Imagine what happens when hot magma comes out of a volcano and cools. This is a hot molten rock; it contains lots of mineral grains that are gradually going to solidify and form that rock. Some of those mineral grains are magnetic minerals called magnetite. 

In a sense, crystals of magnetite act like little compass needles; they actually align themselves with the Earth’s magnetic field. When the volcanic rock freezes, it freezes in the orientation of the Earth’s magnetic field. It’s pretty simple, but what they found was absolutely astonishing.

Learn more about the rock cycle.

Earth’s Magnetic Field gets Flipped

As you drag your magnetometer across the ocean ridge, you’d have the north pole and the south pole aligning with our present North Pole and South Pole very nicely. All of a sudden, everything would switch around 180 degrees, and suddenly what should be magnetic north was magnetic south, and vice versa. 

An illustration of Earth's magnetic field
It’s believed that the Earth’s magnetic field flips every half-million years. (Image: vchal/Shutterstock)

The rocks were magnetized 180 degrees wrong. Now, the rocks didn’t somehow pick themselves up and physically move themselves around; it was pointing to a change in the Earth’s magnetic field itself. 

The Earth’s magnetic field, at times in the past, has flipped. We don’t know exactly how this happens; but every so often, perhaps once, on average, every half-million years or so, the North and the South Pole of the Earth flip around. 

The Earth itself doesn’t flip; the Earth is still rotating about its axis in the normal way. But magnetic North and South are created by currents deep inside the Earth; sometimes those currents must flip direction through turbulence, or some other thing going on deep inside the Earth.

Learn more about electromagnetism.

Magnetic Reversals Over Ocean Ridges

The rocks record these flips; and what was found was that not only were the magnetic stripes flipping in direction, they were absolutely symmetrically disposed, parallel to the ridge, and symmetrical about it. Right at the ridge, all the rocks that were coming out today had the North Pole in the right orientation. 

American oceanographer Drummond Matthews and British geophysicist Frederick Vine reported on these parallel and symmetrical stripes on either side of the ridge in the September 7, 1963, issue of Nature magazine. Their article was entitled “Magnetic Reversals Over Ocean Ridges”, and that 1963 paper was a pivotal point in the history of plate tectonics. 
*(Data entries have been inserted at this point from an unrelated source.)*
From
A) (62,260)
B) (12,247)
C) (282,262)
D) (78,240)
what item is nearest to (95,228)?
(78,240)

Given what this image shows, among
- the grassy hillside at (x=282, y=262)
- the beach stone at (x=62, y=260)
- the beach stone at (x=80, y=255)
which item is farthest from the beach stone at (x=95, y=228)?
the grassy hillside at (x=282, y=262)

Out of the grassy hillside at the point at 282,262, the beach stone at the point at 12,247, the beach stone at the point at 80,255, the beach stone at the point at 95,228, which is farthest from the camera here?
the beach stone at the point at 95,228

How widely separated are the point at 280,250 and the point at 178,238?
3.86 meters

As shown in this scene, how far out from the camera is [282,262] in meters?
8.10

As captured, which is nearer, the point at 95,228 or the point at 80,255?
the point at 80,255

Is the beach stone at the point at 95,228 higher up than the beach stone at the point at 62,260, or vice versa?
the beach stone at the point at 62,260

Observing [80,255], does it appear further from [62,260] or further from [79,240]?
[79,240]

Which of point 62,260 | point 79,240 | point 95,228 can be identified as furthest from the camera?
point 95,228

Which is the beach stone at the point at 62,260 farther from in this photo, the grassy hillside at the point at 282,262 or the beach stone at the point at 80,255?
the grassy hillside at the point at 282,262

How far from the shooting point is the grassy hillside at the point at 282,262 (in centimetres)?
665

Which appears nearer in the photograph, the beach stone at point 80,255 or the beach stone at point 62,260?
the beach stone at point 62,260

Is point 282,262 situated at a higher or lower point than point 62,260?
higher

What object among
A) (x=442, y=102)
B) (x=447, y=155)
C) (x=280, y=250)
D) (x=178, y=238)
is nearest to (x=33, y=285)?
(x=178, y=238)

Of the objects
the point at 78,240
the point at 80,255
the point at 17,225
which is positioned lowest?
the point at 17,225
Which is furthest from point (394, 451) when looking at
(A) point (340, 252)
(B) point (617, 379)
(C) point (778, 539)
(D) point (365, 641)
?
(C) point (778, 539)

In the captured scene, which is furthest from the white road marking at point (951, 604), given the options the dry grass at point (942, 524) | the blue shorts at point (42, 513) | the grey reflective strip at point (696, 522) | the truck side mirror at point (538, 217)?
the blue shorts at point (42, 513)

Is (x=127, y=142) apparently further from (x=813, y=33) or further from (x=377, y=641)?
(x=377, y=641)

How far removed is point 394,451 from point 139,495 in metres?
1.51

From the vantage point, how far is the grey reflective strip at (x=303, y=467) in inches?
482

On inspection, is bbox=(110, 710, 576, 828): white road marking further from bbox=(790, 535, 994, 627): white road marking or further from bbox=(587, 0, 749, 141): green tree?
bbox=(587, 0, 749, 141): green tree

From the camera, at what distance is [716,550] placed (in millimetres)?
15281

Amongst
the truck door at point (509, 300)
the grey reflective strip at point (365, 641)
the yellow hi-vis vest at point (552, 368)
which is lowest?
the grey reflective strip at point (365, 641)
People suddenly realized that there was a mechanism that showed that a new crust was being formed, moving out side-to-side like a conveyor belt. All these ideas were consolidated, then, in a very influential paper by Vine and Wilson, which appeared in Science in 1965. It presented the case for moving continents, in the context of all this accumulated data.

Common Questions about Volcanic Islands and Seafloor Magnetic Data

Q: How can we date volcanic rocks?

You can use radiometric techniques; radioisotopes, like uranium-lead isotopes and potassium-argon isotopes, to date volcanic rocks.

Q: How is a magnetometer used to measure the magnetic field that’s frozen into the volcanic rocks on the ocean floor? 

A magnetometer is a large device that senses a magnetic field. You put it on a long cable, and you drag it behind your ship, close to the ocean bottom. As you do, you can measure, very sensitively, the magnetic field that’s frozen into those volcanic rocks on the ocean floor. 

Q: Who was John Tuzu Wilson? 

John Tuzu Wilson was a Canadian-born geologist who lived between 1908 and 1993. While working at Princeton University, he noticed a significant trend in the age of volcanic islands. He realized that the islands near the Mid-Atlantic Ridge are younger and the islands farther away from the Ridge are older.